§ **Kaynak metin**:

Sayın Adnan Oktar'ın 23 Mart 2018 tarihli sohbetinden önemli başlıklar

A9 TV, 23 Mart 2018

 

(Batman kırsalında operasyona çıkan güvenlik güçlerine teröristlerin ateş açması sonucu Jandarma Uzman Çavuş Bülent Doğan şehit oldu. 2 askerimiz yaralandı. Teröristlerin etkisiz hale getirilmesi için operasyon devam ediyor. Şehidimizin fotoğraflarını görebiliriz.)

Ne mutlu benim aslanıma. Allah şehadetini kabul etsin, makbul etsin. Allah bizlere de o güzel nimetini nasip etsin. Her seferinde imreniyoruz. Allah annesine babasına uzun ömür, sabr-ı cemil nasip etsin. Onların güzel şehadetlerinin üzerine şanlı bir tarih yazılacak. Muazzam bir İttihad-ı İslam olacak, muazzam bir Türk-İslam Birliği olacak. Biz her zafer öncesi böyle çok fazla şehit verdik tarih boyunca hep.

 

(“Cennette bakteri ve mikrop var mıdır?” izleyici sorusu)

Cennette bakteri, virüs, mikrop yok. Ama küçük süslü böcekler olur yani sevmeniz için, konuşmanız için olur. Karıncalar olur cennet karıncaları. Ama bayağı akıllı olurlar. Sen de istersen onların yuvasına girersin onlarla arkadaş olursun. Cennet böcekleri konuşurlar, hepsi çok süslü olur. Cennet kuşları, cennet kelebekleri bunların hepsi vardır. Dünyada o yüzden tanıtılıyor zaten. Böyle rengarenk tanıtılmalarının nedeni cennette bizim onları istememizdir, onlarla arkadaş olmak istememizdir. Mesela biz böceklere bakıyoruz içimiz gidiyor ama konuşmuyorlar bizimle kendi alemlerindeler. Karıncalar da öyle. Ama mesela Hz. Süleyman (as) konuştuğunda karıncalar duyuyor ve gülümsüyor. İşte biz de duyacağız. Bizden daha akıllıdır karıncalar.

§ **Görev 1**: Sohbet metninde "Cennette bakteri, virüs, mikrop" ifadesinin geçtiği yerden başlayıp "daha akıllıdır karıncalar." ifadesinden sonra biten bölümü aynen yazın.

§ **Verilen kayıtlar**:
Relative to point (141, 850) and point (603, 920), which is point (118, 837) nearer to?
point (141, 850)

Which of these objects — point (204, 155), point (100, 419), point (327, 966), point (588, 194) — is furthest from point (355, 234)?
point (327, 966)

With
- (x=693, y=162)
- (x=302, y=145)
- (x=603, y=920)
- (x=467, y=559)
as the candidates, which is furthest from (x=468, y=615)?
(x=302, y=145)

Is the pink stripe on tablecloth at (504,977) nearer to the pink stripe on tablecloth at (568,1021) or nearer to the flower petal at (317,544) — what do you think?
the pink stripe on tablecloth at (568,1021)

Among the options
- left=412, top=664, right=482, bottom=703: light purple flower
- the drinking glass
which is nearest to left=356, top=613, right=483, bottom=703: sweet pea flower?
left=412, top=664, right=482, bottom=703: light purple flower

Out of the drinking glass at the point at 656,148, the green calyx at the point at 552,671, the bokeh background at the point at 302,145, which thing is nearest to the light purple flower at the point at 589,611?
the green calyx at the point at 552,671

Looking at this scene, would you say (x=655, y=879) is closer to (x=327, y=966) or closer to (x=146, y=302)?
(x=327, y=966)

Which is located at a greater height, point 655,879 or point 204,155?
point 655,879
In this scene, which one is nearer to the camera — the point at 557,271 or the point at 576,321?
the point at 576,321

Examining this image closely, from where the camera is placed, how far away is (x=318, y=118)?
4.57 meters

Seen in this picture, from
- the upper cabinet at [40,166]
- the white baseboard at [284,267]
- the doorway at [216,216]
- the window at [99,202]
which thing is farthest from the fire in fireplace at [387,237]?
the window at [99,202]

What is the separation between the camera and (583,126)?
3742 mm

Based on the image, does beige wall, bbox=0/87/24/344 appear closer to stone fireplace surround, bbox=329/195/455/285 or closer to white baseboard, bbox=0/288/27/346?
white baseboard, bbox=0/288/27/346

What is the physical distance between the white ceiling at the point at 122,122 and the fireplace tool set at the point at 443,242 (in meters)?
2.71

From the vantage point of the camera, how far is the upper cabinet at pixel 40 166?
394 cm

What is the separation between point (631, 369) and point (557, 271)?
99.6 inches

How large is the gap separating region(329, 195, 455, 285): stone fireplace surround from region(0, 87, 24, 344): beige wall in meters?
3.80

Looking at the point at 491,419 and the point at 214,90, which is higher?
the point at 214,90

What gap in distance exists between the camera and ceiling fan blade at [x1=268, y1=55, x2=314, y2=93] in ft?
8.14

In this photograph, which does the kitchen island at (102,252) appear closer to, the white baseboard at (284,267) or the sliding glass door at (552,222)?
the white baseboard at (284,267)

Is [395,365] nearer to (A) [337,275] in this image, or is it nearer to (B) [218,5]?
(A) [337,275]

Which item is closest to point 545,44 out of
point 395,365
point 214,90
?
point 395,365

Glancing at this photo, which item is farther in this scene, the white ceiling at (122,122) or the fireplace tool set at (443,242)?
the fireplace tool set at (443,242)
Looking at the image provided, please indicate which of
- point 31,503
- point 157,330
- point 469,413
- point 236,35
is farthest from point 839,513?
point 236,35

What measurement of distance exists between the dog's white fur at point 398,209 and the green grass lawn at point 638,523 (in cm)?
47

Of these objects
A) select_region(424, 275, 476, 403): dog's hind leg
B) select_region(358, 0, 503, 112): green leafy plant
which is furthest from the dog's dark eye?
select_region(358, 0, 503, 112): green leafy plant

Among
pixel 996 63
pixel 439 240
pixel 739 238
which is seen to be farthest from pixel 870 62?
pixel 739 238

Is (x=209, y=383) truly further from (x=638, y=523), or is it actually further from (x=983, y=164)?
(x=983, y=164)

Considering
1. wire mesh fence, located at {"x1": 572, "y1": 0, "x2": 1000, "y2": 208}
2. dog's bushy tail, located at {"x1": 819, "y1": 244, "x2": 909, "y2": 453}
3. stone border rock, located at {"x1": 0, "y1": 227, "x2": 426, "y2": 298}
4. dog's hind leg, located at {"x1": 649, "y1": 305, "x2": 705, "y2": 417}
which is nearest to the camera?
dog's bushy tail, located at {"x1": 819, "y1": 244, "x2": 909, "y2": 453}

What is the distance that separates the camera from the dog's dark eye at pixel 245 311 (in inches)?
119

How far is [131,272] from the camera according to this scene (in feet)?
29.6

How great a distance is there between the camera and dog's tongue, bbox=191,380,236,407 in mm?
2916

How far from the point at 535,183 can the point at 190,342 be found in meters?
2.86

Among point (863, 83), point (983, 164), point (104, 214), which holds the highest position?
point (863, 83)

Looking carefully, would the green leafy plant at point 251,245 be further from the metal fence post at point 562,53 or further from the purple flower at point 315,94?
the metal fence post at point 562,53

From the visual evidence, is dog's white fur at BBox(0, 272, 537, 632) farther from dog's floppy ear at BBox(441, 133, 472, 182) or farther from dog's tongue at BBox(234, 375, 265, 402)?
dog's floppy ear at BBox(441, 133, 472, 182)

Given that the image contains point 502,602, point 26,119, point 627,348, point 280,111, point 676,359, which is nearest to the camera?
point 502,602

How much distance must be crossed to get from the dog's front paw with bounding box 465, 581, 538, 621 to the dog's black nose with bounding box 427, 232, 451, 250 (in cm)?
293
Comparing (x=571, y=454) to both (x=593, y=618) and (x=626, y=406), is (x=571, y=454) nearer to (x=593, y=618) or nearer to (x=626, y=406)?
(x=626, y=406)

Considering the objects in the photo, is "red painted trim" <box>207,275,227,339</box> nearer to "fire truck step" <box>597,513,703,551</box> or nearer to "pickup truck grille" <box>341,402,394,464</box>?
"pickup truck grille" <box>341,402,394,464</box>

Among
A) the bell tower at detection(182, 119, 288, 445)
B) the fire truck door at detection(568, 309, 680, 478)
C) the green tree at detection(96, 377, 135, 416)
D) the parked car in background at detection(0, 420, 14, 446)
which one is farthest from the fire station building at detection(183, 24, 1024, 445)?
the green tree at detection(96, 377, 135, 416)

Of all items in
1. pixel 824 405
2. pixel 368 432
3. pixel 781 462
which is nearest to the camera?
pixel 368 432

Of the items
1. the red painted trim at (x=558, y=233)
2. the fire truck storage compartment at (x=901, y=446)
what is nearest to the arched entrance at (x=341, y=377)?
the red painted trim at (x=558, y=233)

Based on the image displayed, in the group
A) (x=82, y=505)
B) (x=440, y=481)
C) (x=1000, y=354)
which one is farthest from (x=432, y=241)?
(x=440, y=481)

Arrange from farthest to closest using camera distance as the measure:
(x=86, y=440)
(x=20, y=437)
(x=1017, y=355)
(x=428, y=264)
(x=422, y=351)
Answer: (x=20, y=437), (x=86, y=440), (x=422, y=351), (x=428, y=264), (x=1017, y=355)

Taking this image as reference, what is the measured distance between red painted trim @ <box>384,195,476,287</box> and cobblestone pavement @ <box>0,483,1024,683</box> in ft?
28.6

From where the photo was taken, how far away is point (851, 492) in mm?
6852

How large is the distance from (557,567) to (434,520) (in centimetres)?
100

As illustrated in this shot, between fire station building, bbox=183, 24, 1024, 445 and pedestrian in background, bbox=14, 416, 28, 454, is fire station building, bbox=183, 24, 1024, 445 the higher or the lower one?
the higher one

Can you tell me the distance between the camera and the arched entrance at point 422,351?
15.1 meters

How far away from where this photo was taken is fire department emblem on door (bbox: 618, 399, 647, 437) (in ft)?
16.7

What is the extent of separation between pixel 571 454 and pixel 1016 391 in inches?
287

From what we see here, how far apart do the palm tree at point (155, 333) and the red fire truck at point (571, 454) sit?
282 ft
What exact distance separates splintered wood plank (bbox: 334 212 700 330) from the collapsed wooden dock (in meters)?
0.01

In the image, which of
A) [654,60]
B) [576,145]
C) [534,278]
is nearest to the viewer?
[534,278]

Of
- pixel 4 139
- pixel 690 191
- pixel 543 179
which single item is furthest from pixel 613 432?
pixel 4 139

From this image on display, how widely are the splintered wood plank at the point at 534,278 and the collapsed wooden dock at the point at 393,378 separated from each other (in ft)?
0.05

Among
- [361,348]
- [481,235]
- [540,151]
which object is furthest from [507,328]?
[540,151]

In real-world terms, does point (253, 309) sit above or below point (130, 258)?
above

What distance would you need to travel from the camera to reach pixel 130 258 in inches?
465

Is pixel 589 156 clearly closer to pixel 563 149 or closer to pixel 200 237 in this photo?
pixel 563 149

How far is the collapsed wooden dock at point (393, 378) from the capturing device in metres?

§ **Görev 2**: Kayıtlarda "Is pixel 589" ifadesini içeren satırdan kayıtların sonuna kadar uzanan satırları güncelleyin: "collapsed wooden dock" yerine "broken wooden dock" yazın ve başka hiçbir şeyi değiştirmeyin. Yalnızca bu satırları verin.

§ **Doğru yanıt 1**:
Cennette bakteri, virüs, mikrop yok. Ama küçük süslü böcekler olur yani sevmeniz için, konuşmanız için olur. Karıncalar olur cennet karıncaları. Ama bayağı akıllı olurlar. Sen de istersen onların yuvasına girersin onlarla arkadaş olursun. Cennet böcekleri konuşurlar, hepsi çok süslü olur. Cennet kuşları, cennet kelebekleri bunların hepsi vardır. Dünyada o yüzden tanıtılıyor zaten. Böyle rengarenk tanıtılmalarının nedeni cennette bizim onları istememizdir, onlarla arkadaş olmak istememizdir. Mesela biz böceklere bakıyoruz içimiz gidiyor ama konuşmuyorlar bizimle kendi alemlerindeler. Karıncalar da öyle. Ama mesela Hz. Süleyman (as) konuştuğunda karıncalar duyuyor ve gülümsüyor. İşte biz de duyacağız. Bizden daha akıllıdır karıncalar.

§ **Doğru yanıt 2**:
Is pixel 589 156 clearly closer to pixel 563 149 or closer to pixel 200 237 in this photo?
pixel 563 149

How far is the broken wooden dock at point (393, 378) from the capturing device in metres?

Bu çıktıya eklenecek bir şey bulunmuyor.